Textauszug ->
Zusammen mit Sozialminister Norbert Bischoff (SPD) stellte Hennicke die dritte Auflage eines Ratgebers vor, mit dessen Hilfe Ärzte und Zahnärzte Symptome von Gewalt und Vernachlässigung schneller und ohne Zweifel identifizieren können. “Ziel dabei ist es, zum richtigen Zeitpunkt die richtige Entscheidung zu treffen. Das Kindeswohl sollte immer im Vordergrund stehen”, sagte Hennicke.

Denn das ist nach Aussagen des Direktors des Instituts für Rechtsmedizin am Universitätsklinikum Halle, Rüdiger Lessig, nicht immer einfach. “Ärzte und Zahnärzte sind oft verunsichert, da solche Fälle unregelmäßig vorkommen. Was darf ich trotz meiner ärztlichen Schweigepflicht melden? An wen wende ich mich? Was muss ich dokumentieren, damit es als Schuldnachweis dient, falls es zu einem Prozess kommt? Das sind alles Fragen, die der Ratgeber klärt”, sagte Lessig. 4500 Exemplare des medizinischen Leitfadens werden erscheinen.

Seit 2005 wurden vom Land 1500 Kinderschutzfachkräfte ausgebildet, die Jugendämter und Träger der Jugendhilfe unterstützen. Als Bindeglied dienen auch die aktuell 41 Familienhebammen der Kommunen, die bei stark belasteten Familien aushelfen. “Es gibt nur leider keine Zahlen, wie viele Gewalttaten durch solche Präventivmaßnahmen verhindert werden konnten”, sagte Bischoff und forderte gleichzeitig, dass niemand bei Gewalt an Kindern wegsehen oder weghören darf.

Laut Rechtsmediziner Lessig sind aber die Zahlen von Misshandlungen und Missbrauch über die letzten Jahre auf einem gleichbleibend hohem Niveau geblieben. Mehrfach in der Woche seien Mitarbeiter der Gewaltopferambulanz im Einsatz. “Es handelt sich aber meistens um weniger schlimme Verdachte. Meistens soll nur auf Nummer sicher gegangen werden. Wir geben auch oft Entwarnung”, relativierte Lessig.

Aufgaben ->
1) Übertragen Sie folgenden Satz aus dem Textauszug ins Englische: „Seit 2005 wurden vom Land 1500 Kinderschutzfachkräfte ausgebildet, die Jugendämter und Träger der Jugendhilfe unterstützen.“
2) Geben Sie einen Abschnitt des Textauszugs wortgetreu wieder. Setzen Sie bei den Worten „Seit 2005 wurden“ ein und enden Sie nach „oder weghören darf.“.

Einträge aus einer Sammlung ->
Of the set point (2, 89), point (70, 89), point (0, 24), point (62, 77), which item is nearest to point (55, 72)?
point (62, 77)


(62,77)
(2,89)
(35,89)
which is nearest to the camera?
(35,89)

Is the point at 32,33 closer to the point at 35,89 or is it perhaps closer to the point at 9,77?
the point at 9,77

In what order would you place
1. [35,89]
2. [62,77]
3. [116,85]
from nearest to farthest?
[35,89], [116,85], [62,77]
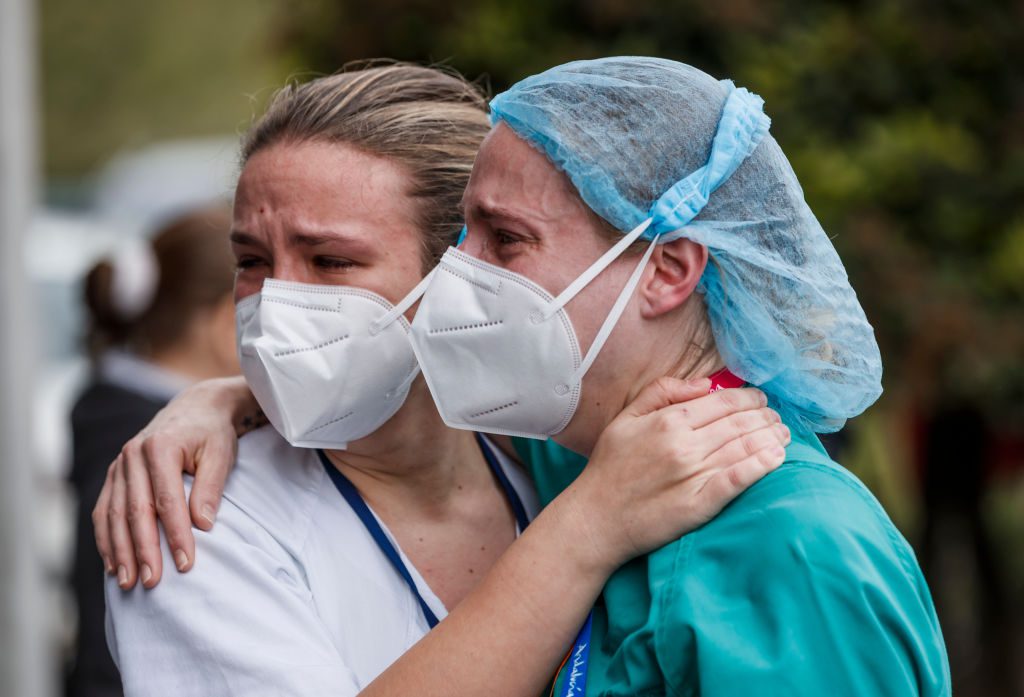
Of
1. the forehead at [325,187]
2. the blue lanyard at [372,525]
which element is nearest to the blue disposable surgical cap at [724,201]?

Lösungen nach Nummer ->
1) Since 2005, the state has trained 1,500 child protection specialists who support youth welfare offices and youth welfare providers.

2)
Seit 2005 wurden vom Land 1500 Kinderschutzfachkräfte ausgebildet, die Jugendämter und Träger der Jugendhilfe unterstützen. Als Bindeglied dienen auch die aktuell 41 Familienhebammen der Kommunen, die bei stark belasteten Familien aushelfen. “Es gibt nur leider keine Zahlen, wie viele Gewalttaten durch solche Präventivmaßnahmen verhindert werden konnten”, sagte Bischoff und forderte gleichzeitig, dass niemand bei Gewalt an Kindern wegsehen oder weghören darf.